What is needed
The answer should match the entries below word for word, minus their pictures.

Material provided
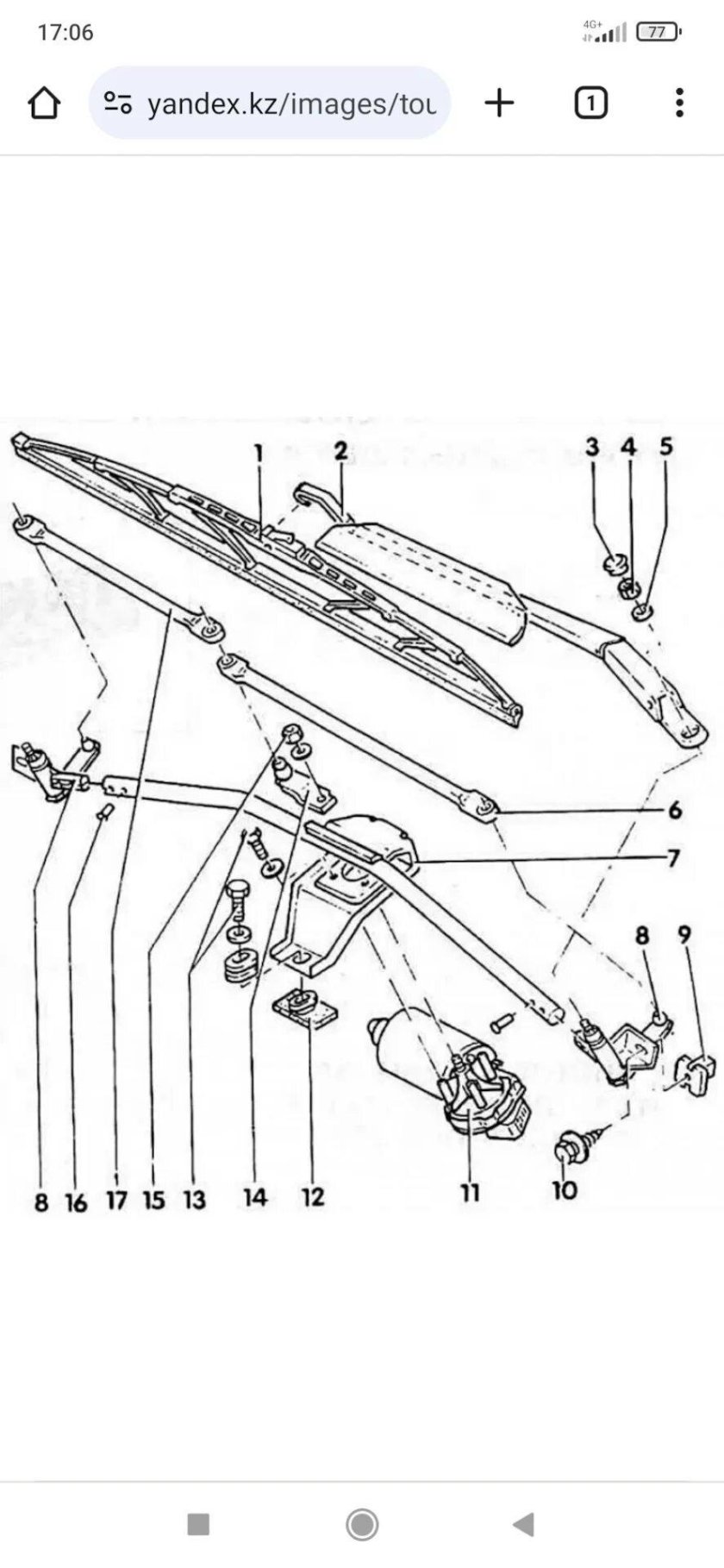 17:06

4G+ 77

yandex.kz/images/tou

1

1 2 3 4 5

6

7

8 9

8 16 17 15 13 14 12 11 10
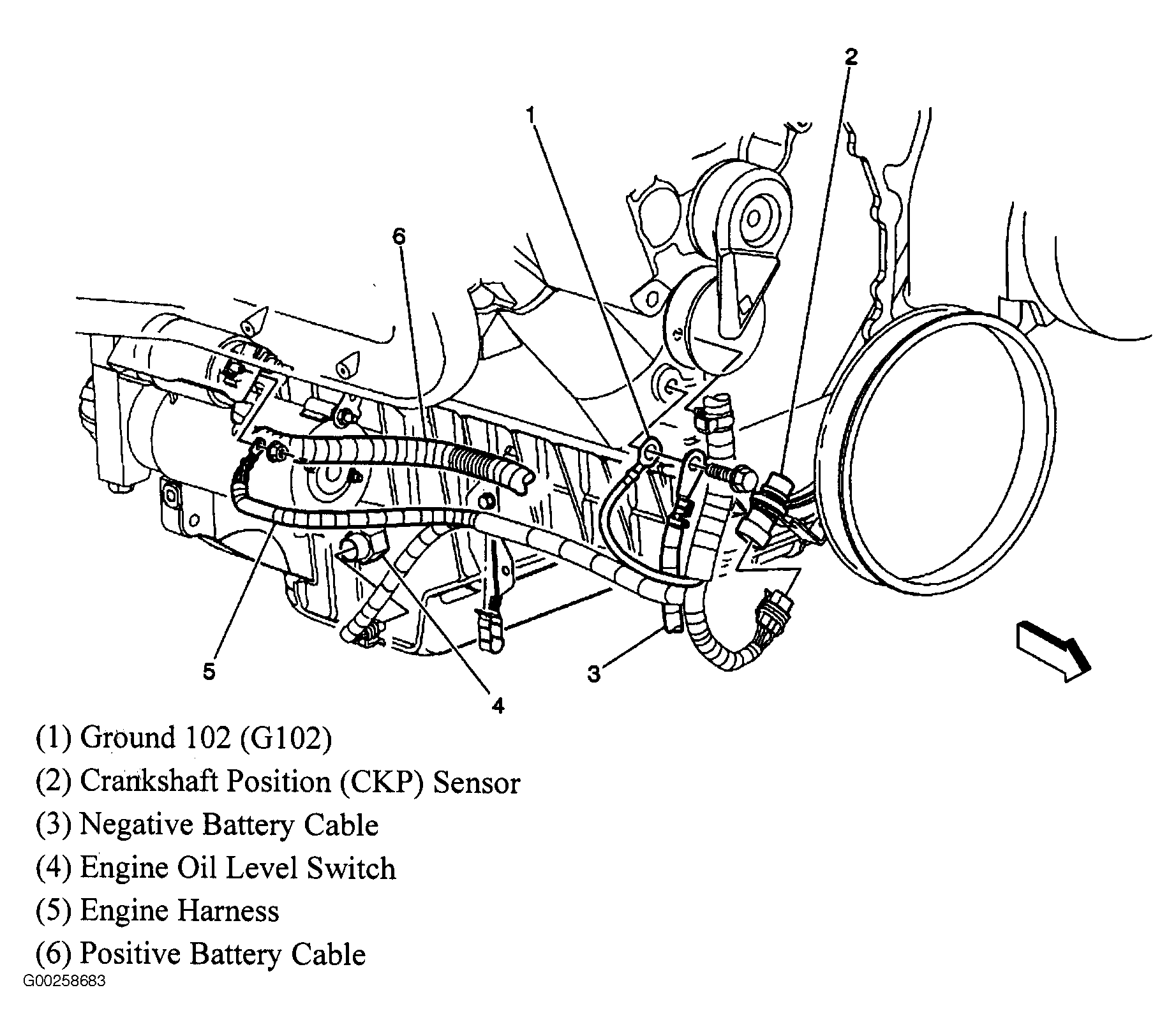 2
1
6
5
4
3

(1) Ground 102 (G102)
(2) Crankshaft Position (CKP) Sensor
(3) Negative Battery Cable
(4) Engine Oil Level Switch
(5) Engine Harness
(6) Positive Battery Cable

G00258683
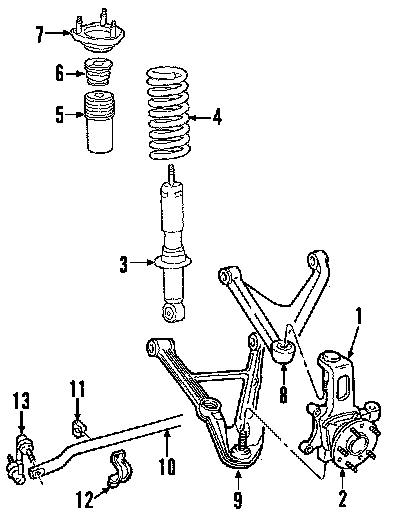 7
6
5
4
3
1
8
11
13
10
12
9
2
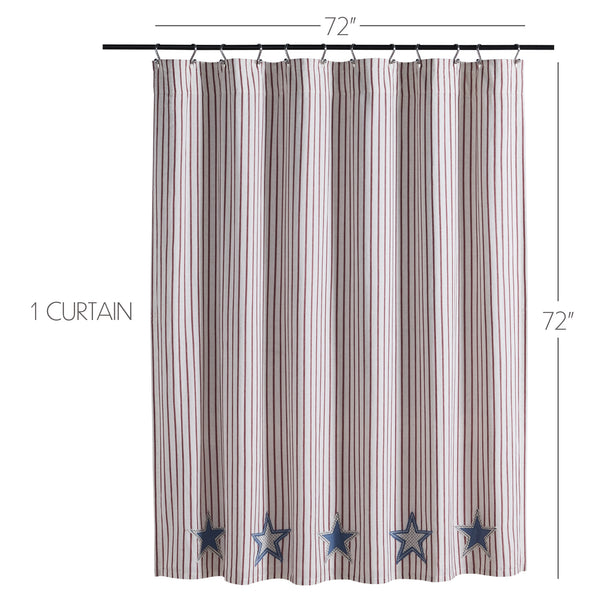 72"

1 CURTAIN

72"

Worked solution
 17:06

4G+ 77

yandex.kz/images/tou

1

1 2 3 4 5

6

7

8 9

8 16 17 15 13 14 12 11 10
 2
1
6
5
4
3

(1) Ground 102 (G102)
(2) Crankshaft Position (CKP) Sensor
(3) Negative Battery Cable
(4) Engine Oil Level Switch
(5) Engine Harness
(6) Positive Battery Cable

G00258683
 7
6
5
4
3
1
8
11
13
10
12
9
2
 72"

1 CURTAIN

72"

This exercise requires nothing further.